Chapter 14: From Association to Causation Flashcards
What is causality?
Causality is the relationship between two events or variables.
What study design does epidemiologist use?
They use natural experiments.
Why is natural experiments ethical?
Natural experiments are ethical because you are observing someone who presently has the disease how they are affected by the disease rather than having to affect people with disease just to study how it affects them.
What is real association?
Demonstrates that there is a causal association: association of exposure and the exposure that includes development of the disease.
What is spurious association?
Demonstrates that is noncausal association between exposure, due to confounding factors that contribute to the disease.
True or false are causal pathways direct and indirect?
True
What are direct causal pathways?
A factor that directly causes a disease without any intermediate steps or factors.
What are indirect pathways?
A factor that causes a disease but only through an intermediate step or steps.
If a relationship is causal, what are the four types of causal relationship that are possible?
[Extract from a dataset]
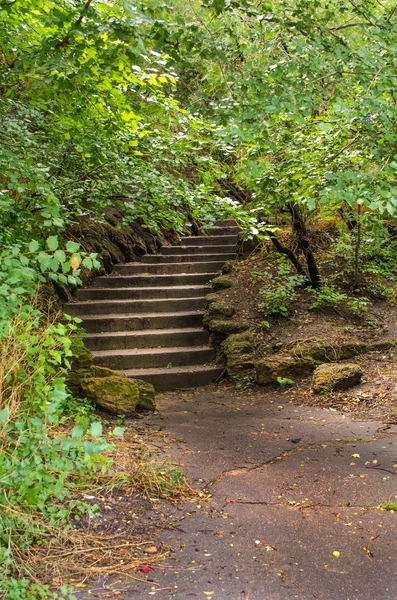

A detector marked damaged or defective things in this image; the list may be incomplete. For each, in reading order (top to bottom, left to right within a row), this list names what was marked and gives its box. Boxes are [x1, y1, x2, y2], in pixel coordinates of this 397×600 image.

cracked pavement [82, 386, 394, 596]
- Necessary and sufficient
- Necessary but not sufficient
- Sufficient but not necessary
- Sufficient not necessary
What is necessary and sufficient?
The factor is both necessary and sufficient for producing the disease.
(without the factor present the disease will never develop/with the factor present the disease will always develop)
True or false, necessary and sufficient often happen
False, necessary and sufficient rarely happen because you can’t determine who will and will not get the disease.
What is necessary but not sufficient?
Factor is necessary but each factor alone is not sufficient to cause the disease. Multiple factors are required, usually in a very specific order. (need exposure before you get agent)
What is sufficient but not necessary?
One factor can produce the disease but so can other factor. These other factors can act alone to cause the disease. (the criterion of the sufficient is rarely met by a single factor)
If our statistics tell us there is a relationship between our exposure and outcome
We have to figure out if the association is causal.
What is neither necessary nor sufficient?
The most complex of all the models but it most accurately represents causal relationships.